__To do__
These records are to be written out exactly as they read, minus the pictures.

►

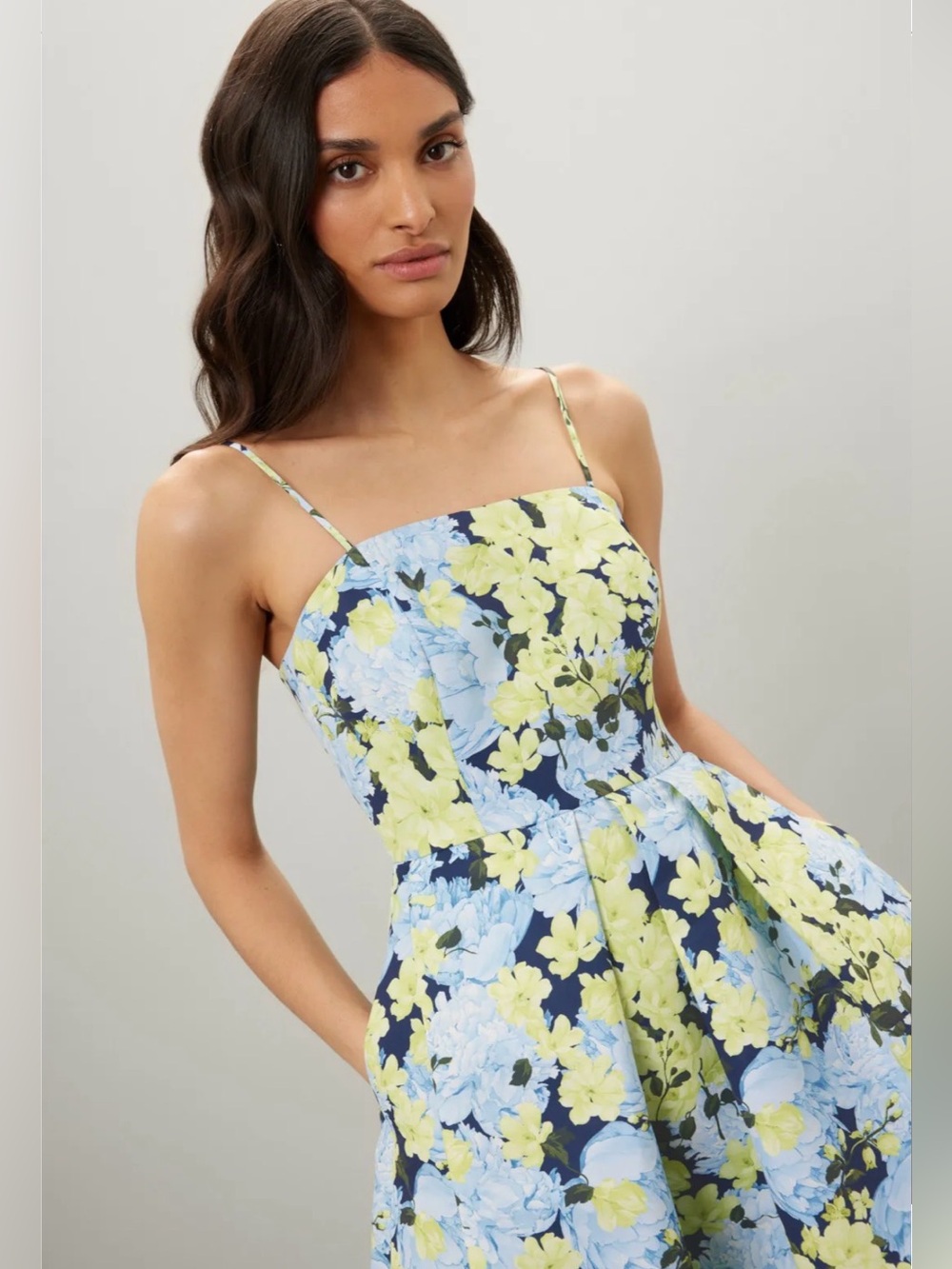 SACHIN BABI Beau Gown
Floral Maxi Dress with Spaghetti Straps Sz 12 - Picture 6 of 16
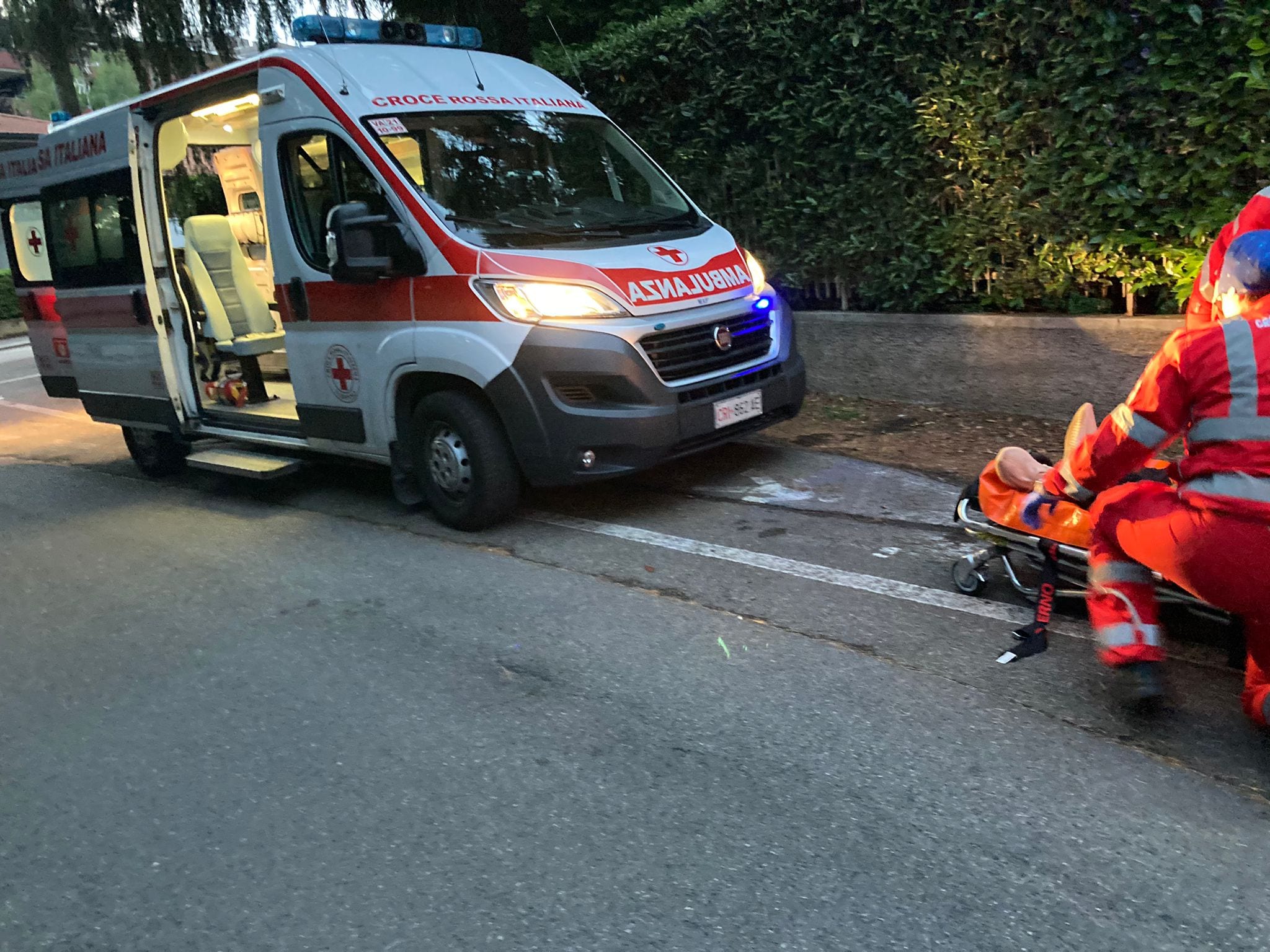 Incidente “motociclistico” a Cislago, arriva l’ambulanza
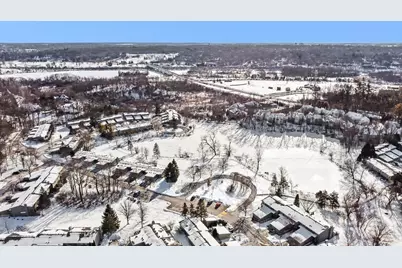 719 Watersedge Drive, Ann Arbor, MI 48105 - Photo 34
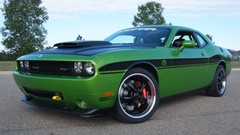 Cars front dodge challenger 2008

◄

__Completed task__
 SACHIN BABI Beau Gown
Floral Maxi Dress with Spaghetti Straps Sz 12 - Picture 6 of 16
 Incidente “motociclistico” a Cislago, arriva l’ambulanza
 719 Watersedge Drive, Ann Arbor, MI 48105 - Photo 34
 Cars front dodge challenger 2008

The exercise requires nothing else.